CONSIGNES:
1. Citez, dans le texte sur la procédure devant la cour, la partie qui s'ouvre sur les mots contenant « Procédure devant la » et se clôt sur « à l'aide juridictionnelle. ».
2. D'après le texte sur la procédure devant la cour, pourquoi l'administration était-elle tenue par les actes d'état civil présentés par M. B... ? Répondez en une à trois phrases.

TEXTE FOURNI:
Procédure devant la cour
Par une requête, enregistrée le 12 mars 2019, M. B..., représenté par Me C..., avocate, doit être regardé comme demandant à la cour :
1°) d'annuler ce jugement du 20 décembre 2018 du tribunal administratif de Clermont-Ferrand ;
2°) d'annuler la décision du 26 juin 2018 de la préfète de l'Allier ;
3°) d'enjoindre à la préfète de lui délivrer un titre de séjour dans un délai de deux mois, sous astreinte de 50 euros par jour de retard, à compter de la notification de l'arrêt à intervenir ;
4°) de mettre à la charge de l'État une somme de 2 000 euros à verser à Me C..., en application des dispositions combinées de l'article L. 761-1 du code de justice administrative et des articles 37 et 75 de la loi du 10 juillet 1991 relative à l'aide juridictionnelle.
Il soutient que :
- le refus de séjour, l'obligation de quitter le territoire et la décision fixant le pays de renvoi sont insuffisamment motivés ;
- le refus de séjour et l'obligation de quitter le territoire ne pouvaient légalement intervenir sans l'avis préalable de la commission du titre de séjour ;
- la préfète de l'Allier a méconnu l'étendue de la compétence qu'elle tient de l'article L. 313-14 du code de l'entrée et du séjour des étrangers et du droit d'asile en refusant le séjour et en lui faisant obligation de quitter le territoire ;
- le refus de séjour et l'obligation de quitter le territoire sont intervenus en violation de l'article L. 313-15 du code de l'entrée et du séjour des étrangers et du droit d'asile qui lie la compétence du préfet, et dont il remplit les conditions ;
- l'administration, qui n'établit pas la fraude, était tenue par les actes d'état civil présentés pour justifier de sa minorité à son entrée en France ;
- le refus de séjour et l'obligation de quitter le territoire méconnaissent les stipulations de l'article 8 de la convention européenne de sauvegarde des droits de l'homme et des libertés fondamentales et les dispositions du 7° de l'article L. 313-11 du code de l'entrée et du séjour des étrangers et du droit d'asile.

Enregistrements de questions spatiales
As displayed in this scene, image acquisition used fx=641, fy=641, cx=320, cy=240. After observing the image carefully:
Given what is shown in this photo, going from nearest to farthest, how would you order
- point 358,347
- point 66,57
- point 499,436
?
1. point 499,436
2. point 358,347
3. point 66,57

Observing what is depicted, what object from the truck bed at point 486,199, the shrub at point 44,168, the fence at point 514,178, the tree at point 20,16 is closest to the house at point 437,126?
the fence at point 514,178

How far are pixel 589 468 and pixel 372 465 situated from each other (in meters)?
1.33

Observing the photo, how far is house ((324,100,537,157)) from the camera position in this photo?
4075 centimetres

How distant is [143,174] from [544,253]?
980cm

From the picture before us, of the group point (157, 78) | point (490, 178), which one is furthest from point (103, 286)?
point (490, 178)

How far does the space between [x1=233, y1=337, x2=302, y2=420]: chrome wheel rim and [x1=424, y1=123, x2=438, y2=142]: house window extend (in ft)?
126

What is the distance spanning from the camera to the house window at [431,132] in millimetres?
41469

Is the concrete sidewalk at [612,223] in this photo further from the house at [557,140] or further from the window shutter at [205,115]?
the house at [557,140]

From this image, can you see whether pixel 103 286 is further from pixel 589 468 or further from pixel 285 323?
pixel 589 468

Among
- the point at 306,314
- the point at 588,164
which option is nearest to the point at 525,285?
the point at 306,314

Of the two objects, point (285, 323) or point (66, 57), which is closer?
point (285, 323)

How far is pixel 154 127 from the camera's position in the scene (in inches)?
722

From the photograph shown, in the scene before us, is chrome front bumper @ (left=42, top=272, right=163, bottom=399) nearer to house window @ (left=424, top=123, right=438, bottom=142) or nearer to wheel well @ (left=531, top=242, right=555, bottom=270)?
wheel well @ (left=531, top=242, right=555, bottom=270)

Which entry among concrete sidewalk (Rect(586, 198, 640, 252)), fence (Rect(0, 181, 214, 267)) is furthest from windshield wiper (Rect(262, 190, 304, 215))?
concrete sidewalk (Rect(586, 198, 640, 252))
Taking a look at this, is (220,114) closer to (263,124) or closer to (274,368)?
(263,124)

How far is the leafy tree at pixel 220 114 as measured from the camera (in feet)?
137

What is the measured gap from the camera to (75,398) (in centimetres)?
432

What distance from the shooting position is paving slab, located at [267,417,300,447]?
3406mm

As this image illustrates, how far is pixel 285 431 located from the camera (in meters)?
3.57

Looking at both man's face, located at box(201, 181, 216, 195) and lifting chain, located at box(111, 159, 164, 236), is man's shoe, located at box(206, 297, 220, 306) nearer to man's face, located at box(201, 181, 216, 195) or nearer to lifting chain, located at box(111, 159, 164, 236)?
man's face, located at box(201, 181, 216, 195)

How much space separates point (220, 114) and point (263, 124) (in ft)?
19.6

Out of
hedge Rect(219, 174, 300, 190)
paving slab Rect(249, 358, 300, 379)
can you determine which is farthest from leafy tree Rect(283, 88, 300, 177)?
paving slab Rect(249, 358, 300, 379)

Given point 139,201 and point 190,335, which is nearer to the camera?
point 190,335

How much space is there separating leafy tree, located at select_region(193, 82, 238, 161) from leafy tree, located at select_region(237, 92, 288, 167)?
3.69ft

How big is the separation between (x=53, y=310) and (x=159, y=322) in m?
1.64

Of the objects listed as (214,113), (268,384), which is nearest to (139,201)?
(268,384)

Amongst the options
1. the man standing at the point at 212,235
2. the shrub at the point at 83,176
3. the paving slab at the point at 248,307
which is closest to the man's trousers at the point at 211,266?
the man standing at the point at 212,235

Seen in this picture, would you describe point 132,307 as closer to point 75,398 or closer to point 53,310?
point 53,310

CORRIGÉ:
1.
Procédure devant la cour
Par une requête, enregistrée le 12 mars 2019, M. B..., représenté par Me C..., avocate, doit être regardé comme demandant à la cour :
1°) d'annuler ce jugement du 20 décembre 2018 du tribunal administratif de Clermont-Ferrand ;
2°) d'annuler la décision du 26 juin 2018 de la préfète de l'Allier ;
3°) d'enjoindre à la préfète de lui délivrer un titre de séjour dans un délai de deux mois, sous astreinte de 50 euros par jour de retard, à compter de la notification de l'arrêt à intervenir ;
4°) de mettre à la charge de l'État une somme de 2 000 euros à verser à Me C..., en application des dispositions combinées de l'article L. 761-1 du code de justice administrative et des articles 37 et 75 de la loi du 10 juillet 1991 relative à l'aide juridictionnelle.

2. Selon M. B..., l'administration était tenue par ces actes parce qu'elle n'établit pas la fraude. Ces actes avaient été présentés pour justifier de sa minorité à son entrée en France.